** Records for this exercise **
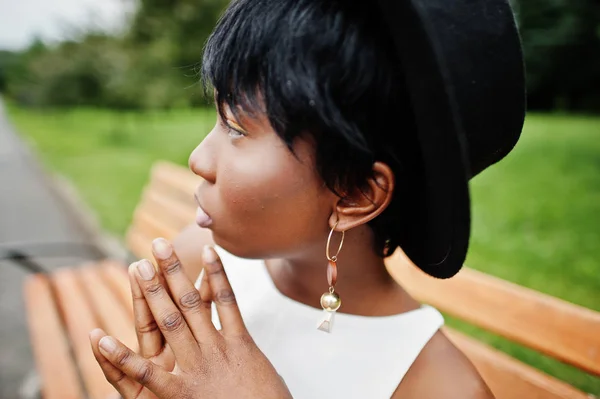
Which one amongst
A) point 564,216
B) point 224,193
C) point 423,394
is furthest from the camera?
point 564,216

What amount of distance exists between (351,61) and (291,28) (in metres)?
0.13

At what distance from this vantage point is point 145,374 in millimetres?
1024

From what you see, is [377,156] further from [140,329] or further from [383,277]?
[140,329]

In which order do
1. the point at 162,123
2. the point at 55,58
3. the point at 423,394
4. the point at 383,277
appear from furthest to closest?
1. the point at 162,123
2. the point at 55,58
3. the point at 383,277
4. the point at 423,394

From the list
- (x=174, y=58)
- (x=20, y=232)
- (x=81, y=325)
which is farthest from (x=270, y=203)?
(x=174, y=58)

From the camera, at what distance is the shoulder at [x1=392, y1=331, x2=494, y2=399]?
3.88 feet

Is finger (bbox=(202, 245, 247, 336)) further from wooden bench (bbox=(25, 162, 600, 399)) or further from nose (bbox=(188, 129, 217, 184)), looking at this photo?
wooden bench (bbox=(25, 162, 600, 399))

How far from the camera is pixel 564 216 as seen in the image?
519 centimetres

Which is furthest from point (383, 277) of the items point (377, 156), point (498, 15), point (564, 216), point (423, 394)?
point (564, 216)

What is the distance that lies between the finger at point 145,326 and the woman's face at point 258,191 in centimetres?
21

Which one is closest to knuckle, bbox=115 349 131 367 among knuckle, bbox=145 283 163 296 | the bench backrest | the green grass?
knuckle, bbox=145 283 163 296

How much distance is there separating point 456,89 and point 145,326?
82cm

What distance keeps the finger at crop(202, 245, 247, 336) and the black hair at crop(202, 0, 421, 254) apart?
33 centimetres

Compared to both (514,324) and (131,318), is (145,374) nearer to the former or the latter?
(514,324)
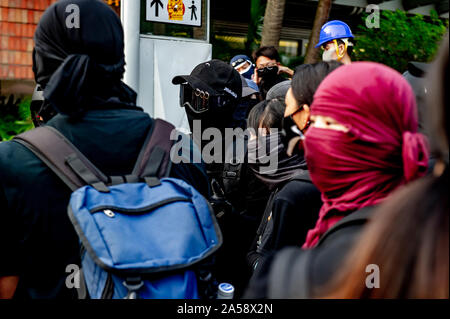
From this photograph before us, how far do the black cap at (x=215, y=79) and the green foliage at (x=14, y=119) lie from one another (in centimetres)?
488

...

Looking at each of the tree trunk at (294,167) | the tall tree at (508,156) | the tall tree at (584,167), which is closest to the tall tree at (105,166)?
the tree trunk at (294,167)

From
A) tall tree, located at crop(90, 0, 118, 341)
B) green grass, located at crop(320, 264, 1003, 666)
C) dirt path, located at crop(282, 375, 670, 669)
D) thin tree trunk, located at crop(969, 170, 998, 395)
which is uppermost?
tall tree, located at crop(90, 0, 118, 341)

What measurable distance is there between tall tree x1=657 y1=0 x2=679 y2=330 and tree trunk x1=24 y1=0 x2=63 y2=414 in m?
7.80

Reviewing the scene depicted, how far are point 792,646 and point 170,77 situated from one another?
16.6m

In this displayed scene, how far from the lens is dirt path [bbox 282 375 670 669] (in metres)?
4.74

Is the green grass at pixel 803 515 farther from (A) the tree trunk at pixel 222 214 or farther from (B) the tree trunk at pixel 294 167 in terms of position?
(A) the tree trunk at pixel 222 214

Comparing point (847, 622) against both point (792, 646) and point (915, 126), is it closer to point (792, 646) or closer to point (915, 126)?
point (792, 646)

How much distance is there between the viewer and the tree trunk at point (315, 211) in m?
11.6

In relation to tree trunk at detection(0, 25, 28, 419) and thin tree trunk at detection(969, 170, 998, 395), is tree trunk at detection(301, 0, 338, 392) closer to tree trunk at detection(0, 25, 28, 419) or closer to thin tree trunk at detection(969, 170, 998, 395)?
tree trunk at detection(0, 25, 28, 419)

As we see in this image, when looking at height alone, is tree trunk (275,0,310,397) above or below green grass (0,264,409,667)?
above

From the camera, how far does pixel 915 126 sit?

--

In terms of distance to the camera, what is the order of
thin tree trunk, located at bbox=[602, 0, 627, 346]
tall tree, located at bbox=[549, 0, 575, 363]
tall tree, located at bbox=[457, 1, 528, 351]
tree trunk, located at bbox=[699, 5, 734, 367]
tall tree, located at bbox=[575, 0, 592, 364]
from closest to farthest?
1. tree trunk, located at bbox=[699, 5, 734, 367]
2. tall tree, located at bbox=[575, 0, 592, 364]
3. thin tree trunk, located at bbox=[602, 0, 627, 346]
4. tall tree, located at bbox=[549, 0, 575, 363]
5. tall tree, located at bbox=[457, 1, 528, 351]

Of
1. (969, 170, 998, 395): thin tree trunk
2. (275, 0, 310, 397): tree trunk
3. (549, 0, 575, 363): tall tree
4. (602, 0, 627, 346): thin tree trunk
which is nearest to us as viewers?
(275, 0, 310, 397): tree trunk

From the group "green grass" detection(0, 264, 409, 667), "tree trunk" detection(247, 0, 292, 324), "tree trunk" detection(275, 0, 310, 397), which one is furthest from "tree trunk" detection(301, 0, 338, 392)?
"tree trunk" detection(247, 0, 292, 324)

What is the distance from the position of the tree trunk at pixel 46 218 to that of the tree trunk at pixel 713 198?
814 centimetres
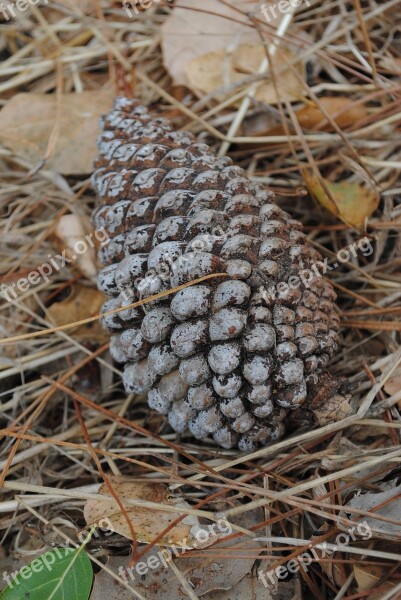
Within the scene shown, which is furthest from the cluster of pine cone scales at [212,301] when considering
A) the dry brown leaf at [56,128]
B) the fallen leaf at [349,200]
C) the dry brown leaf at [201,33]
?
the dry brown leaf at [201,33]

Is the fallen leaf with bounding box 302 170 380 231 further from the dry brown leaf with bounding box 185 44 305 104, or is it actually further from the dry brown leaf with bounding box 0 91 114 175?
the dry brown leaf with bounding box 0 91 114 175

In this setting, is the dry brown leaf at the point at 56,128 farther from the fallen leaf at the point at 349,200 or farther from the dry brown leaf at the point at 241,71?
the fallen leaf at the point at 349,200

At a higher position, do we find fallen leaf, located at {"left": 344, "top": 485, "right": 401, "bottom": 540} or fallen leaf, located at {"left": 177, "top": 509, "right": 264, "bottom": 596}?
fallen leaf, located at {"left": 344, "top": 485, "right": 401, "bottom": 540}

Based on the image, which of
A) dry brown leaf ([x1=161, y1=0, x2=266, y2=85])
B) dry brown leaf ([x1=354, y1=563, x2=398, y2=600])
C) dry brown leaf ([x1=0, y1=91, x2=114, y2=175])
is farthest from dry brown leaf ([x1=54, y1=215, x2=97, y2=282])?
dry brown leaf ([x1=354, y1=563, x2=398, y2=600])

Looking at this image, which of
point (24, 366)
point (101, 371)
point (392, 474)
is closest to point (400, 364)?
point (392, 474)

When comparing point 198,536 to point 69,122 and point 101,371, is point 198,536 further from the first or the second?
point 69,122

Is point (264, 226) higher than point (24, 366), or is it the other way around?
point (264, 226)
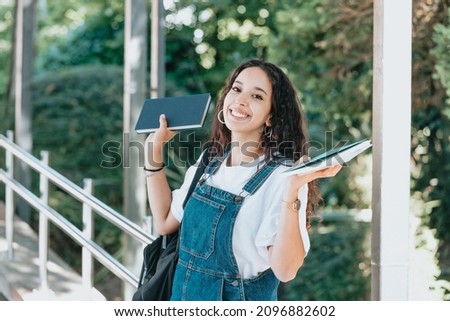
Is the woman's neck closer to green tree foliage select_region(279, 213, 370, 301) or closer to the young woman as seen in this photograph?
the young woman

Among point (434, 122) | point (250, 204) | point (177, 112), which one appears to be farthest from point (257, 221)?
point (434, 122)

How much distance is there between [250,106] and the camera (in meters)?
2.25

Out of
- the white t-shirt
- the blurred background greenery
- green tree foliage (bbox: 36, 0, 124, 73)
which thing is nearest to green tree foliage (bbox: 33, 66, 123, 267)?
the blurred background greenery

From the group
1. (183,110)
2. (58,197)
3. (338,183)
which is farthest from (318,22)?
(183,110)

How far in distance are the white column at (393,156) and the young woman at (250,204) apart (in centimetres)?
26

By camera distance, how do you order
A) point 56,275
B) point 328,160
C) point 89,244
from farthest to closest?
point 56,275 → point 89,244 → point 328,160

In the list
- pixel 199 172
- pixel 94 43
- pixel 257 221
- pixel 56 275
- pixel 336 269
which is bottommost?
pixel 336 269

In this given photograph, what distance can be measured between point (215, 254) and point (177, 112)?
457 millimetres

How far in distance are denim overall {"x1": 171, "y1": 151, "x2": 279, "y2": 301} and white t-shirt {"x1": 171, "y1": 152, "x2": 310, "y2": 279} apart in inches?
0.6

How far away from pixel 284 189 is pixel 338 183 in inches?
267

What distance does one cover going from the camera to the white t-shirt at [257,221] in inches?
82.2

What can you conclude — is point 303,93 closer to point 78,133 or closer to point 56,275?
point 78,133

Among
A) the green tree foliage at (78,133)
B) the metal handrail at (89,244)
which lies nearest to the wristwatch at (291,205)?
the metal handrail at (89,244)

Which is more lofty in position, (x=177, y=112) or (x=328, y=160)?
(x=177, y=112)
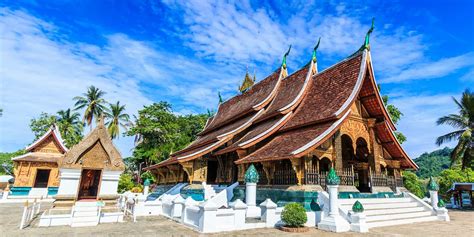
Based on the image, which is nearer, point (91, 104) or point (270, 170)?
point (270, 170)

** Goal of the exercise **
Collect every line of the data above that contains the word "furthest" and copy each one in full. Case counts.

** Written answer **
is furthest from the camera?
appear from furthest to closest?
Which is furthest from point (383, 277) of the items point (377, 156), point (498, 15), point (564, 216), point (423, 394)?
From the group "green grass" detection(0, 264, 409, 667), "tree trunk" detection(247, 0, 292, 324), "tree trunk" detection(275, 0, 310, 397), which one is furthest from "tree trunk" detection(301, 0, 338, 392)?
Within the scene shown, which is furthest from the cluster of pine cone scales at [212,301] when considering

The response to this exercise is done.